ISPD Celebrates 34th Anniversary

In June of 1989, the Institute for School and Parish Development opened for business. This month, as we begin our 34th year of working with Catholic schools, parishes, and (arch) dioceses throughout the country, we are hosting our annual ISPD Development School right here in New Orleans from June 26th thru June 28th. The conference will be a celebration of many years of service, as ISPD associates crisscrossed the country consulting with thousands of Catholic leaders in strategic planning, enrollment management, feasibility studies, capital campaigns, annual funds, new parishioner welcome, total stewardship, development–advancement office set-up, and so much more. It has been quite a journey with over 2,000,000 domestic miles on Delta and enough Southwest, Marriott, and Hertz points and perks to tour the world several times. Starting with four clients in 1989, today – by design — ISPD’s client load stays steady with 20-25 Catholic institutions at a time.

After all these years, there are themes and memorable experiences that bubble up to the top. We would like to use this newsletter announcing our 34-year anniversary to highlight two of those themes that have made such a difference in our work with Catholic leaders.

We’ve learned a lot throughout these years. We have seen the good, the not-so-good,  the great, and sometimes the ugly. We have worked with Catholic leaders who were second to none, where you always knew why their parish or school or (arch) diocese was top quality. We have also worked with those Catholic leaders who never understood what it meant to develop a team and build collaborative approaches to the many processes that make up the Operational Vitality component of Catholic institutions. We have worked with pastors who saw the parish as the people’s parish and themselves as the shepherd, and we have worked with other pastors who saw the parish as their sole domain over which they ruled. We have seen Catholic school leaders who built such a strong culture of belonging that no one wanted to leave, and we have seen other Catholic school leaders who never took the time to build that culture because they wanted to control everything. Then, they wondered why they lost excellent faculty and staff members at the end of the school year.
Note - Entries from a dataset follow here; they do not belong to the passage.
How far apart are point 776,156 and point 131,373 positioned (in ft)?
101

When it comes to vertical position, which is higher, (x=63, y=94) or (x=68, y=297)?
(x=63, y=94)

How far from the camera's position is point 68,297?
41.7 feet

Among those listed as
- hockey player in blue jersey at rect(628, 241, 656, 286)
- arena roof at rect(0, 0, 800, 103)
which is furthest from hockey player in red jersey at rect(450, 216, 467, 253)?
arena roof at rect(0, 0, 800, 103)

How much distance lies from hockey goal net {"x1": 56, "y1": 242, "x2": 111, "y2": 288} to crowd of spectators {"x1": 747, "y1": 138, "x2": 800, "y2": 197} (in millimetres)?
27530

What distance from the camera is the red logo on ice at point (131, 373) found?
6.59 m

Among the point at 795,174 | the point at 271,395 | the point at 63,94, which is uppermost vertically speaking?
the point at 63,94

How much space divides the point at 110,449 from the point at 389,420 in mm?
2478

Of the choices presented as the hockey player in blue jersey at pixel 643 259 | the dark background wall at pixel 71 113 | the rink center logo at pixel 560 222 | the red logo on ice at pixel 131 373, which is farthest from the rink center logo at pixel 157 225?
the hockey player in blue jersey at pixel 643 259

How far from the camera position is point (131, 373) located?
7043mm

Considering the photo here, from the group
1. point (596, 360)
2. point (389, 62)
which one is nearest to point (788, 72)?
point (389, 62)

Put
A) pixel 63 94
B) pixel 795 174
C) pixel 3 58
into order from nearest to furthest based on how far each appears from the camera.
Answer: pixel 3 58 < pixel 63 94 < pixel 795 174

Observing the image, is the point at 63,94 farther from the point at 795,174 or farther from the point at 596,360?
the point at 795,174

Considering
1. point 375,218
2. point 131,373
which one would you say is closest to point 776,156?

We have always said that when it comes to understanding and learning this ministry of Catholic Development—Advancement—Stewardship—Marketing—Enrollment Management, there is the art and there is the science. We believe we can teach Catholic leaders the science (the how-to), but the art only comes with experience.

Through the years we are often asked in our on-site consults, workshops, and classes we teach via the University of Dayton, “What makes an outstanding Catholic school and/or parish?” We believe it is two words – LEADERSHIP and ATTITUDE. Starting with the latter, attitude is all about approach – do we position ourselves and our school and/or parish in a proactive stance, or are we always dodging bullets? Do we approach each day with the attitude of becoming better and listening to others, or do we always believe we have THE answer? Do we seek to build a culture of belonging where the prevailing theme and attitude is inclusion, or do we see no value in a culture of that nature? Do we build our parish or our school with collaborative decision making or are we all about unilateral decision making? It all starts with attitude.

Framed in 1989, the quote by Charles Swindoll still hangs on the wall in the ISPD office:

The longer I live, the more I realize the impact of attitude on life. Attitude, to me, is more important than facts. It is more important than the past, than education, than money, than circumstances, than failures, than successes, than what other people think or say or do. It is more important than appearance, giftedness or skill. It will make or break a company . . . a church . . . a home. The remarkable thing is we have a choice every day regarding the attitude we will embrace for that day. We cannot change our past . . . we cannot change the fact that people will act in a certain way. We cannot change the inevitable. The only thing we can do is play on the one string we have, and that is our attitude. I am convinced that life is 10% what happens to me and 90% how I react to it. And so it is with you; we are in charge of our attitudes.

Leadership. Millions of books and articles have been written about this word. Yet, I can always remember my father’s words when I told him I was going to be a Catholic school administrator back in the ‘80’s. He said, “You know son, leadership can be a wonderful thing if you do it right. But being a leader doesn’t make you better than anyone; it just gives you greater responsibility. Leadership is about empowering others and making them feel like they belong. It is all about building up and not tearing down. You will make a great leader if you realize that it is your job to make everyone around you better.” Those were such words of wisdom.

It has been a joy and a pleasure over these 34 years to have worked with and continue to be working with Catholic leaders who understand the above statement. I can think of the hundreds of capital campaigns, strategic planning processes, enrollment management consults, feasibility studies, development/advancement plans and hires, annual funds, and other processes that are and were so successful because the leadership “got it.” They are there for every meeting; they lead by example; they are welcoming and appreciative; they respect input and best wisdom from others; they are affirming, positive, and proactive. And, in those cases where the road gets rocky, those Catholic leaders are all about collaboration – sitting down with their leadership team and figuring out how a process or an event can get better. What a joy it is to work with leaders like this with that kind of attitude!

So, here’s to another 34 years of continuing to fulfill our mission: Through consulting, coaching, and educating, we bring people, process, and ministry together to help build the Kingdom of God.

Thank you to so many who continue to make this ministry such a meaningful journey.